━━ STORED DATA ━━
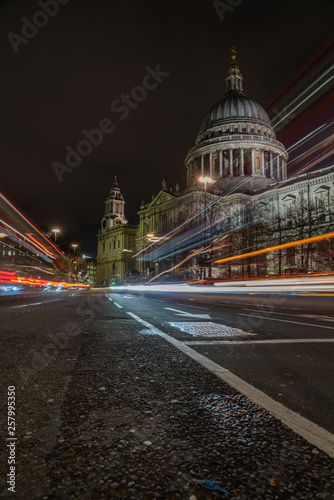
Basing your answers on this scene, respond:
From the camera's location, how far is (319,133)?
49875 millimetres

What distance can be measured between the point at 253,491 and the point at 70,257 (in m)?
70.0

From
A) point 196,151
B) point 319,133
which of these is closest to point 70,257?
point 196,151

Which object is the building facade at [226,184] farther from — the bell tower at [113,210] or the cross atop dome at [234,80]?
━━━
> GOAL:
Retype all of the data above word for word, leaving out the pictures.

> EXERCISE RESPONSE:
Basing your answers on this scene, respond:
From the camera's location, how far is (319,133)?
49875 millimetres

What distance can be measured between the point at 253,491 and the point at 70,257 (in m)?
70.0

From
A) point 196,151
B) point 319,133
which of these is closest to point 70,257?
point 196,151

Which object is the building facade at [226,184] farther from — the bell tower at [113,210] or the cross atop dome at [234,80]?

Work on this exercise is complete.